Researchers from Texas A&M University have developed a medical device that could help with weight loss and that requires a simple operative procedure for implantation. This could be an alternative option for people who struggle with obesity or have serious health-related issues because of their weight.
Gastric bypass surgery is usually the last resort for those with obesity but this procedure involves making a small stomach pouch and rerouting the digestive tract. It is very invasive with a long recovery period. But this new medical device would require minimal surgery for implantation.
This new centimetre-sized device provides the feeling of fullness by stimulating the endings of the vagus nerve with light. Unlike other devices that require a power cord, this device is wireless and can be controlled externally from a remote radio frequency source. This device could prove to be extremely beneficial for people who need to lose weight as they may not have to undergo dramatic weight-loss surgeries.
Obesity is a global epidemic. Its associated health problems have a significant economic impact on health care systems. Obesity also puts people at risk for chronic diseases such as diabetes, heart disease and some cancers. People with a body mass index greater than 35 or those who have at least two obesity-related conditions often have surgery as their only available option.
This device could prove to be extremely beneficial for people who need to lose weight as they may not have to undergo dramatic weight-loss surgeries
The vagus nerve has been identified as a target for treating obesity since it provides sensory information about fullness from the stomach lining to the brain. Although there are medical devices that can stimulate the vagus nerve endings and consequently help in curbing hunger, these devices are similar in design to a pacemaker and require wires to be connected to a current source providing electrical jolts to activate the tips of the nerve.

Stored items
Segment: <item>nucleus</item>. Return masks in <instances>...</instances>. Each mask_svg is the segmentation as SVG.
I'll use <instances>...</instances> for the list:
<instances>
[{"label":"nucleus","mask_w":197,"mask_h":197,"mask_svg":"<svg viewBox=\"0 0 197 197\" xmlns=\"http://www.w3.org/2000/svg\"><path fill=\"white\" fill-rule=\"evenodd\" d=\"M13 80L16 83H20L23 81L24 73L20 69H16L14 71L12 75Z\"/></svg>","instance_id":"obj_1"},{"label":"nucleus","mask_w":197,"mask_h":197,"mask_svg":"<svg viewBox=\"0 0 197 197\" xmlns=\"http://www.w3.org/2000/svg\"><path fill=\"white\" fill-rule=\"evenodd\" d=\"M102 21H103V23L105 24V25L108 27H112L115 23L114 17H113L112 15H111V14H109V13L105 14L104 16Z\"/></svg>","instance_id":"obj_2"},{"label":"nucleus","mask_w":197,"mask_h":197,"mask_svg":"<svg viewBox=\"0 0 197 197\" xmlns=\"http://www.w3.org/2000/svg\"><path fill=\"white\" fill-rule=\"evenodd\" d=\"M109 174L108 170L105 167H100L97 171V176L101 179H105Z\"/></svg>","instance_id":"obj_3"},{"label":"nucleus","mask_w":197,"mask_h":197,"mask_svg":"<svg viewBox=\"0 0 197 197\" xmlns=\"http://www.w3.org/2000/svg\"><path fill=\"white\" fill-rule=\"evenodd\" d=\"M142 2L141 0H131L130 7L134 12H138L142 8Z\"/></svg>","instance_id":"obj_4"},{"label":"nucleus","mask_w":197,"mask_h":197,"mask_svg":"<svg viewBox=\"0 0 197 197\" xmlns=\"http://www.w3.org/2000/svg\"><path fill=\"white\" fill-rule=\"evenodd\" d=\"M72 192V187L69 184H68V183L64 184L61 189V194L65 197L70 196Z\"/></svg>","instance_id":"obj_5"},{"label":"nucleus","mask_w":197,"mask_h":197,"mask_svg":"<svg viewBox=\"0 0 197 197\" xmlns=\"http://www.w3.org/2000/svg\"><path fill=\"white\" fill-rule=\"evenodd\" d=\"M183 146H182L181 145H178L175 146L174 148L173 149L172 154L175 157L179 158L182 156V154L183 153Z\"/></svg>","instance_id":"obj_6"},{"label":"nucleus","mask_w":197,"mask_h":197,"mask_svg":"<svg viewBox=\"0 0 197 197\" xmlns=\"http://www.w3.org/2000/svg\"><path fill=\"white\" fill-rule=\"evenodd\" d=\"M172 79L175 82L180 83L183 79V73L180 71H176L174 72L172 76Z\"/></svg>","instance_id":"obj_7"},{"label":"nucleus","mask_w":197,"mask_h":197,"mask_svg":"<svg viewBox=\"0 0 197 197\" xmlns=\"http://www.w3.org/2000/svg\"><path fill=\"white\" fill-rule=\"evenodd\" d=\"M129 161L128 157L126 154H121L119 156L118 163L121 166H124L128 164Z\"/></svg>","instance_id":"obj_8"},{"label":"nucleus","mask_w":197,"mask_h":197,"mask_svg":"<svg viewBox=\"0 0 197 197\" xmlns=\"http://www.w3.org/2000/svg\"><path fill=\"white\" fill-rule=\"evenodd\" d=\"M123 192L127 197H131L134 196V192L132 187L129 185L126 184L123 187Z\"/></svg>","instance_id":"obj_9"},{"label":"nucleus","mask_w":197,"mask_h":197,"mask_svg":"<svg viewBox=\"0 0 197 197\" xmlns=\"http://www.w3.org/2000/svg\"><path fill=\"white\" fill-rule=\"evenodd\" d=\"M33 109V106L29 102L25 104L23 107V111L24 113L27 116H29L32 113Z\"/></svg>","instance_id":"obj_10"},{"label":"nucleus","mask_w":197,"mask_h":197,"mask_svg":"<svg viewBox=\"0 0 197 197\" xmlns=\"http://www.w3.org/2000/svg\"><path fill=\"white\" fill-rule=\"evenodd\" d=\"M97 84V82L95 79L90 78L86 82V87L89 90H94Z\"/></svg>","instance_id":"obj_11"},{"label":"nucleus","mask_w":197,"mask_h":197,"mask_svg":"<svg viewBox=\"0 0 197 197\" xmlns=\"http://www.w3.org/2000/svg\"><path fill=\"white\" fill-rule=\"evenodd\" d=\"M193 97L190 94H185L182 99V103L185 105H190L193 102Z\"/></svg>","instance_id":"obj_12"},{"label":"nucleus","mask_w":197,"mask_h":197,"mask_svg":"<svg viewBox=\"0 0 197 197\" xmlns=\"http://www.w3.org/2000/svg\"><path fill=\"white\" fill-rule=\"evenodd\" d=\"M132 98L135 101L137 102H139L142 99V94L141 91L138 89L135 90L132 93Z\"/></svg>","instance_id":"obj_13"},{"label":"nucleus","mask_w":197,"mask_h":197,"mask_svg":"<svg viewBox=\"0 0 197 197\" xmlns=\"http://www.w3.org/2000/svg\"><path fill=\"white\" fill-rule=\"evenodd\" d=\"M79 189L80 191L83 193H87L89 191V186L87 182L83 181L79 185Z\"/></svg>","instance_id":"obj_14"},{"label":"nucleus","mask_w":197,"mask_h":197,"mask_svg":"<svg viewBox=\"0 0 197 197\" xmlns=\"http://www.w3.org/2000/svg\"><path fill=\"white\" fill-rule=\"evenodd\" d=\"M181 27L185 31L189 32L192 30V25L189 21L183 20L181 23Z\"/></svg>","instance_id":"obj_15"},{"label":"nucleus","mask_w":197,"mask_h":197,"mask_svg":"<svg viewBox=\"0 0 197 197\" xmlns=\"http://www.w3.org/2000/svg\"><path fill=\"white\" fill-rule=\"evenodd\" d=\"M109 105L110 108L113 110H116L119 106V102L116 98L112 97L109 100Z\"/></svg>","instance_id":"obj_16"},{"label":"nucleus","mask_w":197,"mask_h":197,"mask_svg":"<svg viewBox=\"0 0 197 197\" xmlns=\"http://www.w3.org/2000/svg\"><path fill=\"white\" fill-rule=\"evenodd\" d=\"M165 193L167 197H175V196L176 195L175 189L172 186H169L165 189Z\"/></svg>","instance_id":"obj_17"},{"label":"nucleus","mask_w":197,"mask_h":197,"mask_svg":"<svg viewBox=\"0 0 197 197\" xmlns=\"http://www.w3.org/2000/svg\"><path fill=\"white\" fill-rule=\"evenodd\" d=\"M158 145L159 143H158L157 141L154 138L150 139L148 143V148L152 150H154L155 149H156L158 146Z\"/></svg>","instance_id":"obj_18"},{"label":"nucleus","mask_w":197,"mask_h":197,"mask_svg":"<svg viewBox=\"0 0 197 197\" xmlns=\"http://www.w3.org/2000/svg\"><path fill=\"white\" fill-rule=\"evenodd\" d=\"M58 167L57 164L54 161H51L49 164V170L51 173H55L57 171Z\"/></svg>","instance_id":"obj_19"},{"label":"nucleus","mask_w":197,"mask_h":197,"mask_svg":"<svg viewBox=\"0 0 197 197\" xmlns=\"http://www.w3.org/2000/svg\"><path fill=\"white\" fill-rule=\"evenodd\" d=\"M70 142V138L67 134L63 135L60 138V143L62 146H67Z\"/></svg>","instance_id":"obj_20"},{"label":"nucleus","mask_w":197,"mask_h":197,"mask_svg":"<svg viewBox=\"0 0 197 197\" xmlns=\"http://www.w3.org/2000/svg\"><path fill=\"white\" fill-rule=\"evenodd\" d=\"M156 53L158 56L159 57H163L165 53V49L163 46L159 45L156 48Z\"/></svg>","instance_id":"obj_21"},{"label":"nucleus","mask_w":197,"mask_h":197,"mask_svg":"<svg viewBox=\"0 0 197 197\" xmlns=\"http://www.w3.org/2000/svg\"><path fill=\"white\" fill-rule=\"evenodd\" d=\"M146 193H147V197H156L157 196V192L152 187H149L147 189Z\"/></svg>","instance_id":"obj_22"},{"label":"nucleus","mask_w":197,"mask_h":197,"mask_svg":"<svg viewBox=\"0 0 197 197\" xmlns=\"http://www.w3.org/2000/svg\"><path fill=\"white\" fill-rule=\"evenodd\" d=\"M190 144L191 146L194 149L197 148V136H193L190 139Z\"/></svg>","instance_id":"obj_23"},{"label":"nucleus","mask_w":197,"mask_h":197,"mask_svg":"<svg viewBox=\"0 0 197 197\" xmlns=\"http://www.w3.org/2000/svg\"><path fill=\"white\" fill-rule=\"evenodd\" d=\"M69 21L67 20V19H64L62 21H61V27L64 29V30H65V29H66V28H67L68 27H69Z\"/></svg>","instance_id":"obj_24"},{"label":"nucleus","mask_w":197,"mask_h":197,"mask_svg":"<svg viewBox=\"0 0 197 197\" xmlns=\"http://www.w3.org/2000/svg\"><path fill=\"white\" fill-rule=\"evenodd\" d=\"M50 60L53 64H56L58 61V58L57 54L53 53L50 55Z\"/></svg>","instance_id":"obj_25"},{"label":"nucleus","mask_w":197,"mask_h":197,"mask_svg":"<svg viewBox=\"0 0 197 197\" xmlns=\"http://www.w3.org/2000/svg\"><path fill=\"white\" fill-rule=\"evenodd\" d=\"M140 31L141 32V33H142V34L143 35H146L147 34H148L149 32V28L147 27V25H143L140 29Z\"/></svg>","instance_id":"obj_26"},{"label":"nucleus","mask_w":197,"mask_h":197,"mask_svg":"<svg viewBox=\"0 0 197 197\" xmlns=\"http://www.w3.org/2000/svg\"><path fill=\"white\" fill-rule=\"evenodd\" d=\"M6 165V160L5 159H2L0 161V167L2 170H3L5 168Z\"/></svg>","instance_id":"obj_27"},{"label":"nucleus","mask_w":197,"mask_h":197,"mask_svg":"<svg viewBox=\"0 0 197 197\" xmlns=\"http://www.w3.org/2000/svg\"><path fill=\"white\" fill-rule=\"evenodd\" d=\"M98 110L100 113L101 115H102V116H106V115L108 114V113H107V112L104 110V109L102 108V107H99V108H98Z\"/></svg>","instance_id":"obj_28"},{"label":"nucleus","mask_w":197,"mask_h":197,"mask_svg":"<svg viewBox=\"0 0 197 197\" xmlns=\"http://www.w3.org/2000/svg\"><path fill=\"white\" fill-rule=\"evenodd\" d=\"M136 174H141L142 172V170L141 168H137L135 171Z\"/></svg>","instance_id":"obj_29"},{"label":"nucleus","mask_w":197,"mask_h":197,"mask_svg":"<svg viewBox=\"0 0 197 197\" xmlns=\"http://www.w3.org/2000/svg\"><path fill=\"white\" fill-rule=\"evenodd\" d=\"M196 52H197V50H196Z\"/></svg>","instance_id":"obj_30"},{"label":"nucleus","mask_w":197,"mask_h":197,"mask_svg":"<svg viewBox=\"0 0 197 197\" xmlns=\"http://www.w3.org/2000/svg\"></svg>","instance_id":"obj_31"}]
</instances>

Activity list
1. According to the article on the weight-loss implant, which chronic diseases does obesity put people at risk for?
2. Rewrite the passage of the article on the weight-loss implant that starts with "This new centimetre-sized" and ends with "only available option.", putting "cordless" in place of "wireless".
3. Continue the article on the weight-loss implant from the point where it stops.

Per-task answers
1. Diabetes, heart disease, and some cancers.

2.
This new centimetre-sized device provides the feeling of fullness by stimulating the endings of the vagus nerve with light. Unlike other devices that require a power cord, this device is cordless and can be controlled externally from a remote radio frequency source. This device could prove to be extremely beneficial for people who need to lose weight as they may not have to undergo dramatic weight-loss surgeries.
Obesity is a global epidemic. Its associated health problems have a significant economic impact on health care systems. Obesity also puts people at risk for chronic diseases such as diabetes, heart disease and some cancers. People with a body mass index greater than 35 or those who have at least two obesity-related conditions often have surgery as their only available option.

3.
However, this new wireless technology has the potential to make nerve stimulation devices less cumbersome and more comfortable for the patient. The researchers used genetic tools to express genes that respond to light into specific vagus nerve endings in vivo. Then, they designed a tiny, paddle-shaped device and inserted micro LEDs near the tip of its flexible shaft, which was fastened to the stomach. In the head of the device, called the harvester, they housed microchips needed for the device to wirelessly communicate with an external radio frequency source. The harvester was also equipped to produce tiny currents to power the LEDs. When the radio frequency source was switched on, the researchers showed that the light from the LEDs was effective at suppressing hunger.
The researchers found that the biological machinery coordinating hunger suppression in their experiments was different from conventional wisdom. In other words, it is widely accepted that when the stomach is full, it expands and the information about stretch is conveyed to the brain by mechanoreceptors on the vagus nerve. These findings suggest that stimulating the non-stretch receptors could also give the feeling of satiety even when the stomach was not distended.
Wireless optogenetics and identifying peripheral neural pathways that control appetite and other behaviours are all of great interest to researchers. This novel tool enables interrogation of neuronal function in the peripheral nervous systems in a way that was impossible with existing approaches, explains Dr. Sung II Park, assistant professor in the Department of Electrical and Computer Engineering.